§ What is expected
Arrange the lines from the one containing "Of the group" through the end of the records as a Markdown table with the columns Row and Line. Number the rows in order and omit any blank lines.

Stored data
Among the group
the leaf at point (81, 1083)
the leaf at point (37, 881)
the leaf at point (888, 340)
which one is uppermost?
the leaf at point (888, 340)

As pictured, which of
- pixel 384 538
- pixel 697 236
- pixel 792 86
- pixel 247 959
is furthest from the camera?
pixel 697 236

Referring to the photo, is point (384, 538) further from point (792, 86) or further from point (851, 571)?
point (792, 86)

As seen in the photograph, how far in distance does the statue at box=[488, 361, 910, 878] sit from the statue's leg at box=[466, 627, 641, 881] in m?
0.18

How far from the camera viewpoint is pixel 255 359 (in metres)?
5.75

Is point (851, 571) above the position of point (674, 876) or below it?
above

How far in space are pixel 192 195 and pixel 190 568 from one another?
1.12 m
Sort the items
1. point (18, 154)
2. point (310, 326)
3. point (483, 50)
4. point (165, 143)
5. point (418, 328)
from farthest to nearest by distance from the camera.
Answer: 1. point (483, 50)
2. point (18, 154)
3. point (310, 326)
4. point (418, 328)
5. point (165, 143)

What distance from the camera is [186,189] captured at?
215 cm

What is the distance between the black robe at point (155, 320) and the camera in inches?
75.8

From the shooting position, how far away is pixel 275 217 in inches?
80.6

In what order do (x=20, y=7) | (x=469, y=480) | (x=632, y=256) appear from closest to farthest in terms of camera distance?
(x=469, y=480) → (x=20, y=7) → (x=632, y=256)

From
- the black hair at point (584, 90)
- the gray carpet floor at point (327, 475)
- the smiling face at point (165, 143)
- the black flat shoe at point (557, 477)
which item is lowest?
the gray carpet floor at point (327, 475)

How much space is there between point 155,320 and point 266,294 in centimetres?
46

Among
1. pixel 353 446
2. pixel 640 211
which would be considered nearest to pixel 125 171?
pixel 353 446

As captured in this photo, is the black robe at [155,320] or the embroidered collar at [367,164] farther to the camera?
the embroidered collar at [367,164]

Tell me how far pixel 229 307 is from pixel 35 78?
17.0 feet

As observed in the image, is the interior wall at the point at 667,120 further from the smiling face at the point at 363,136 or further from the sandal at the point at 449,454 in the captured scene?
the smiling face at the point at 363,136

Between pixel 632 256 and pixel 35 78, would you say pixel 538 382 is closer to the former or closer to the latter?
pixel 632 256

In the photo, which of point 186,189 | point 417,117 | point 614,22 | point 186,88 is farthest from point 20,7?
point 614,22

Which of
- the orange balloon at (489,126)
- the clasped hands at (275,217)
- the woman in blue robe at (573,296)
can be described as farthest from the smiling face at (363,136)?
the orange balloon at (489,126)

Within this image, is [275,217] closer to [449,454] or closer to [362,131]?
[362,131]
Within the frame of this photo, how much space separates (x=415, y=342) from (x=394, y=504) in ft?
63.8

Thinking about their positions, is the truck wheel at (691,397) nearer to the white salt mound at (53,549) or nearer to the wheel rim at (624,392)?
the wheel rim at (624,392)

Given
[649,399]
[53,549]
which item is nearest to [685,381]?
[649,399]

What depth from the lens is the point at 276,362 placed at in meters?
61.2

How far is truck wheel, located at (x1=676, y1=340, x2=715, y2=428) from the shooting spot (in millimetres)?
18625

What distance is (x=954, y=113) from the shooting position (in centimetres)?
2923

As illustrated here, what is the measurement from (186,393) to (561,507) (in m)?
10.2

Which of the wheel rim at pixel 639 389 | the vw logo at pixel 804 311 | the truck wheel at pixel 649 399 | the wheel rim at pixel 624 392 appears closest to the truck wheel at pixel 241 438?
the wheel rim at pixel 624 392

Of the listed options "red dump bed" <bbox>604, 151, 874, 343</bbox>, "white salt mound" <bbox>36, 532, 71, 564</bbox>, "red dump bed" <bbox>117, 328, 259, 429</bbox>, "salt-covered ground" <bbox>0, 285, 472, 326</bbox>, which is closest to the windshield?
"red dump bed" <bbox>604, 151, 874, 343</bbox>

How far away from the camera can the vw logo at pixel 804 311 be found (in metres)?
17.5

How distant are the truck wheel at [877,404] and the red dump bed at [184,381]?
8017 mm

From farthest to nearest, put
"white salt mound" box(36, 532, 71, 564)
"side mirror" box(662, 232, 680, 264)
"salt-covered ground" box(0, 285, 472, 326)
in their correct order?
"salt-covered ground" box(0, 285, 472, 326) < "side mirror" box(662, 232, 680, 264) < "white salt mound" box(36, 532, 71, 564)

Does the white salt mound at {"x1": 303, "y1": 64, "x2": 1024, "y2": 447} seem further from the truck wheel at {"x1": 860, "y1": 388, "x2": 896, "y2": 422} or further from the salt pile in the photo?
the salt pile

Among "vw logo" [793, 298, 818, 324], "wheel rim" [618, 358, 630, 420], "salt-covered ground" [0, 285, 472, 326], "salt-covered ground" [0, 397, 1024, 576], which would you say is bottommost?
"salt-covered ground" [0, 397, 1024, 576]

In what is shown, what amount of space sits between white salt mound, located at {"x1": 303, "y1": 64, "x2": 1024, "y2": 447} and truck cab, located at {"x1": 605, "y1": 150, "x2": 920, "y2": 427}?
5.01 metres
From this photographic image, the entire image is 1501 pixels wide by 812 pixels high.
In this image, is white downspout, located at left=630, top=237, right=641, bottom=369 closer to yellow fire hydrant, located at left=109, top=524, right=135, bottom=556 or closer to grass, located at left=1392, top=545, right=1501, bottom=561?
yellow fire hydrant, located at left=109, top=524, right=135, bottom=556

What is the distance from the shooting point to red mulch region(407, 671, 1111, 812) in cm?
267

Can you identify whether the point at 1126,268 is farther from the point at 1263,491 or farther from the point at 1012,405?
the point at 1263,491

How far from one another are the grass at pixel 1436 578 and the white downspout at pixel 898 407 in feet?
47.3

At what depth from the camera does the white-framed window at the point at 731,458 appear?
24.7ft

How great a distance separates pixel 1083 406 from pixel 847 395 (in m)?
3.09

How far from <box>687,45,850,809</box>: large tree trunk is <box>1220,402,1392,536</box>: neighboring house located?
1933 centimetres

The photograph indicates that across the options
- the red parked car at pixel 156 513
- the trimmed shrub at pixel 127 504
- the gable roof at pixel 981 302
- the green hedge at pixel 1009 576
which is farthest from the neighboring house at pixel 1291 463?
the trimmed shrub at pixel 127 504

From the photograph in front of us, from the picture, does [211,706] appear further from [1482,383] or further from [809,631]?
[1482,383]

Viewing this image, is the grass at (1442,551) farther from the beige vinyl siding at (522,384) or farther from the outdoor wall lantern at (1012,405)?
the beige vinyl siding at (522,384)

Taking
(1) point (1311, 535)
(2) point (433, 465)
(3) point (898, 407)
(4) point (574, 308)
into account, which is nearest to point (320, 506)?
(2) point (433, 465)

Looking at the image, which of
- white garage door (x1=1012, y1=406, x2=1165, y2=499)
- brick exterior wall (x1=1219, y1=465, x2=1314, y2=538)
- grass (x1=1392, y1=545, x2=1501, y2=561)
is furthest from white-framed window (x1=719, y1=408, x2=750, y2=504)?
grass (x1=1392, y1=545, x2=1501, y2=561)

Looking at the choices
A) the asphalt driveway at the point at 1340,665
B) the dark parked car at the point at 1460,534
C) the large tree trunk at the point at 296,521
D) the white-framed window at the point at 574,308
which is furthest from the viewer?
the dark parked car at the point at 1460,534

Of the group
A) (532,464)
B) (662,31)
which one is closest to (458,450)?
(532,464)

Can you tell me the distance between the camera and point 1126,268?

§ The solution
| Row | Line |
|---|---|
| 1 | Of the group |
| 2 | A) (532,464) |
| 3 | B) (662,31) |
| 4 | which one is closest to (458,450)? |
| 5 | (532,464) |
| 6 | Can you tell me the distance between the camera and point 1126,268? |